What you should do: Output the whole listing below exactly, omitting the images.

Information provided:
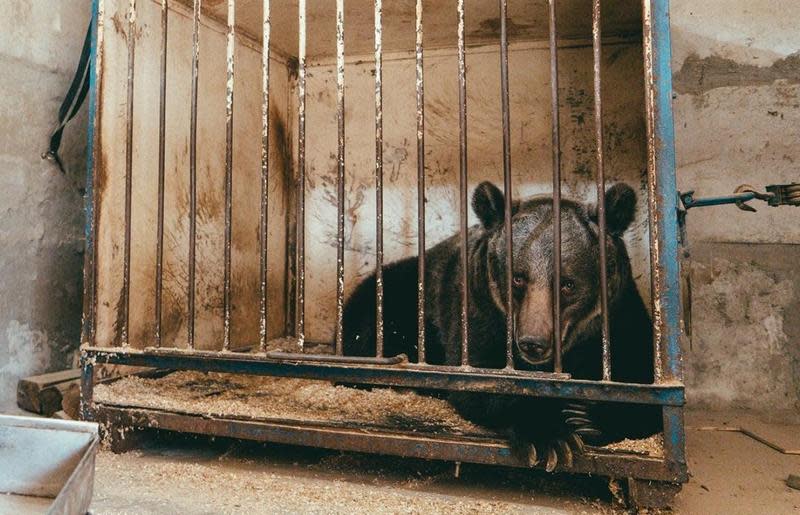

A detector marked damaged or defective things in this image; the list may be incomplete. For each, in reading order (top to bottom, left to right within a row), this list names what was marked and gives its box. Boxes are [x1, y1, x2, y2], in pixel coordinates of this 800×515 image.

rusty metal bar [496, 0, 516, 370]
rusty metal bar [544, 0, 564, 370]
rusty metal bar [592, 0, 612, 380]
rust stain [676, 52, 800, 97]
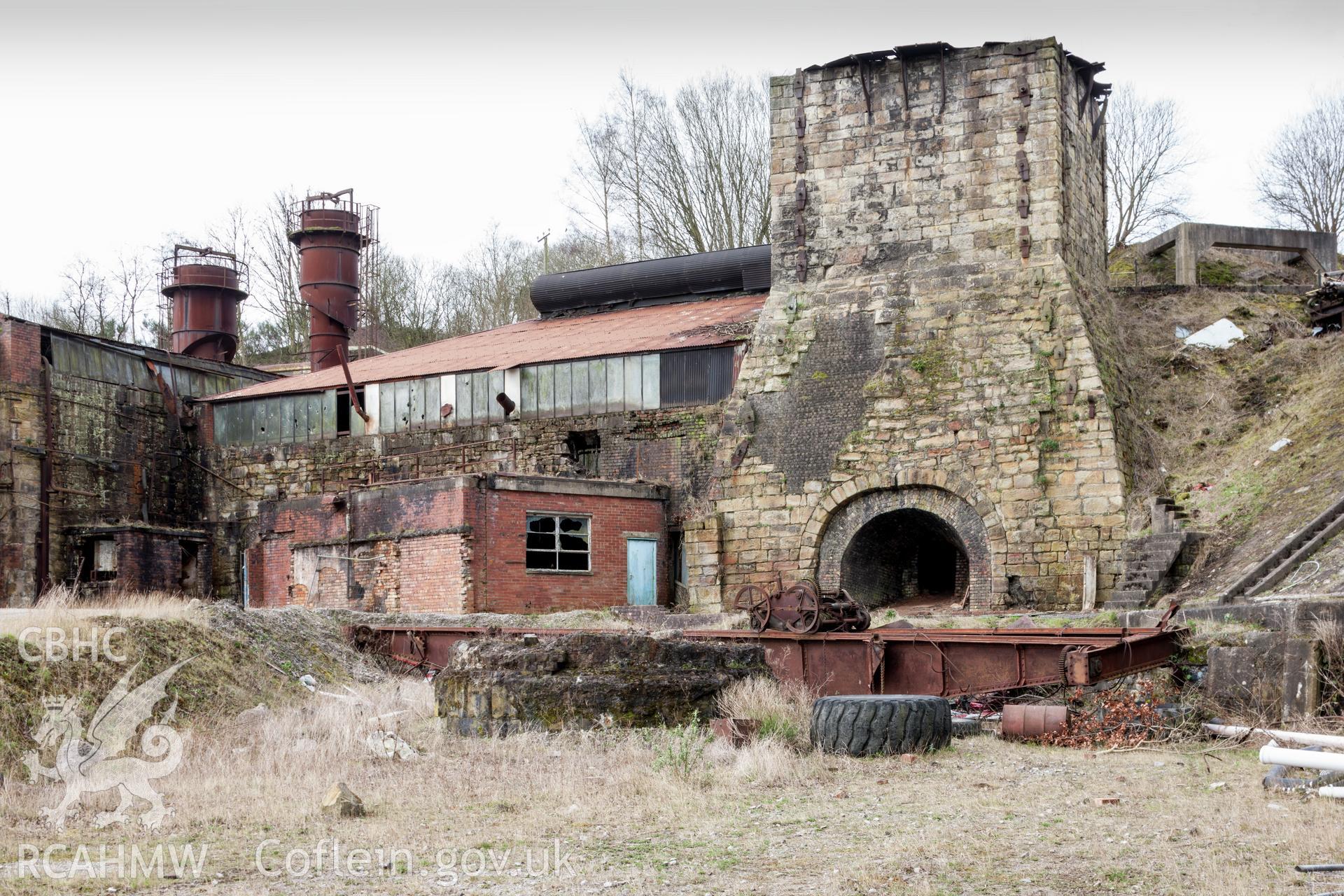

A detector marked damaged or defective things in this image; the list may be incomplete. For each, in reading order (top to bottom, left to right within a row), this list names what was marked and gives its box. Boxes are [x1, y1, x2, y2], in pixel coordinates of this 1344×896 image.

rusty industrial chimney [162, 245, 248, 364]
rusted iron structure [162, 245, 248, 364]
rusted machinery [162, 245, 248, 364]
rusty industrial chimney [287, 189, 372, 370]
rusted machinery [286, 189, 375, 370]
rusted iron structure [290, 189, 378, 370]
broken window [566, 431, 602, 476]
broken window [526, 515, 588, 571]
rusted iron structure [347, 616, 1187, 700]
rusted machinery [347, 616, 1187, 700]
rusted machinery [734, 582, 874, 638]
rusted iron structure [734, 582, 874, 638]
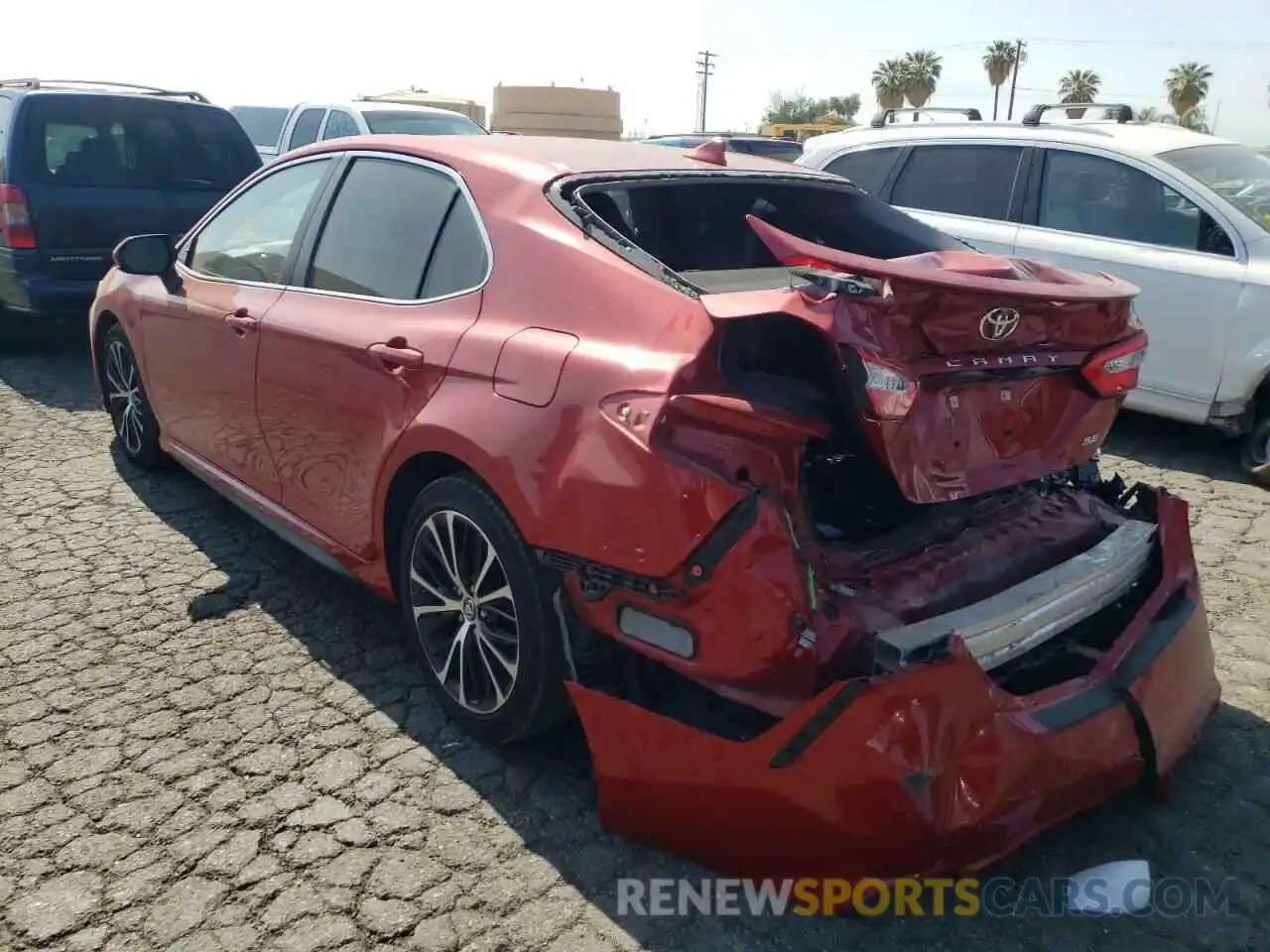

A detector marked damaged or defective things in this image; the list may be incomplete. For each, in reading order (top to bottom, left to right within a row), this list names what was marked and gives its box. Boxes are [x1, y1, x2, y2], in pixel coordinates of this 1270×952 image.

cracked concrete ground [0, 347, 1264, 949]
broken rear window [573, 175, 959, 293]
crushed rear end [548, 167, 1218, 883]
crumpled sheet metal [569, 495, 1218, 883]
damaged trunk lid [705, 214, 1153, 500]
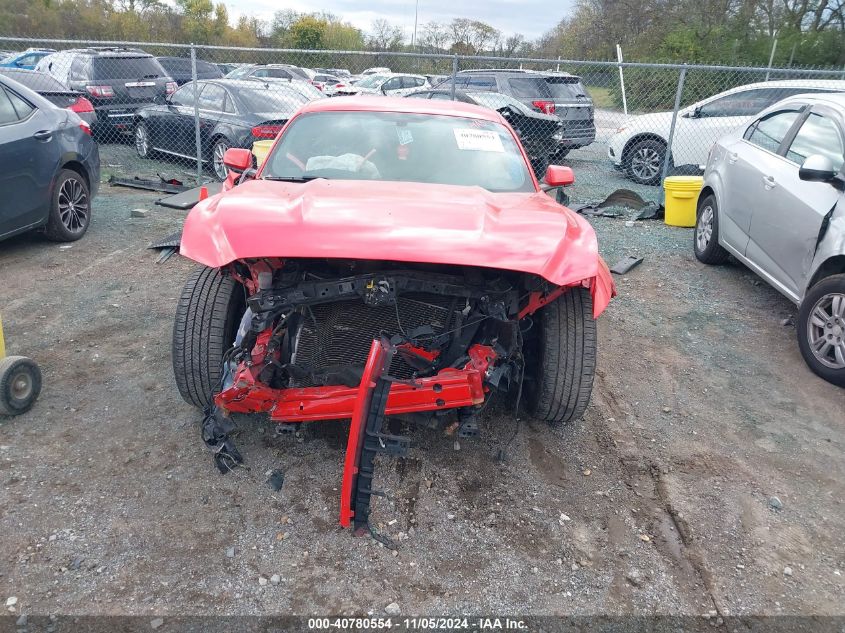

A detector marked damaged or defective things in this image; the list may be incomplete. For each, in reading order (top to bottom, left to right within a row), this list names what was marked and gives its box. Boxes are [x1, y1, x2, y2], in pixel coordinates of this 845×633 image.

damaged red mustang [170, 96, 612, 532]
crumpled red hood [181, 178, 612, 316]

Task output:
A detector marked damaged or defective things in this image; the list may be incomplete. For each, in reading order (top to bottom, left to right within a row), this list names what was marked and gives its box. Boxes are [x1, y1, x2, y2], in pixel coordinates of this 800×515 image.

rusty metal bar [496, 0, 516, 370]
rusty metal bar [544, 0, 564, 370]
rusty metal bar [592, 0, 612, 380]
rust stain [676, 52, 800, 97]

A detector marked damaged or defective things in this image; the list may be incomplete. For each, in reading order (top to bottom, left to right within a row), this list names what was marked and gives its box. Boxes are [x1, y1, x2, y2], in pixel coordinates of this 1344×896 image.

rusty industrial chimney [162, 245, 248, 364]
rusted iron structure [162, 245, 248, 364]
rusted machinery [162, 245, 248, 364]
rusty industrial chimney [287, 189, 372, 370]
rusted machinery [286, 189, 375, 370]
rusted iron structure [290, 189, 378, 370]
broken window [566, 431, 602, 476]
broken window [526, 515, 588, 571]
rusted iron structure [347, 616, 1187, 700]
rusted machinery [347, 616, 1187, 700]
rusted machinery [734, 582, 874, 638]
rusted iron structure [734, 582, 874, 638]

A detector marked damaged or defective things in this image; the list may be incomplete. For each, in reading order (top to bottom, left to right within a row), this list names what was marked and gives its box. Boxes are [x1, y1, x2, y2], in pixel coordinates of this 1270×952 image.

cracked concrete ground [0, 347, 1264, 949]
broken rear window [573, 175, 959, 293]
crushed rear end [548, 167, 1218, 883]
crumpled sheet metal [569, 495, 1218, 883]
damaged trunk lid [705, 214, 1153, 500]

A detector marked damaged or defective things in this image; the list may be incomplete. For each, in reading order (top to bottom, left to right within a row), this list names what was marked and gives its box. Boxes are [x1, y1, x2, y2], in pixel coordinates of this 845×633 image.

damaged red mustang [170, 96, 612, 532]
crumpled red hood [181, 178, 612, 316]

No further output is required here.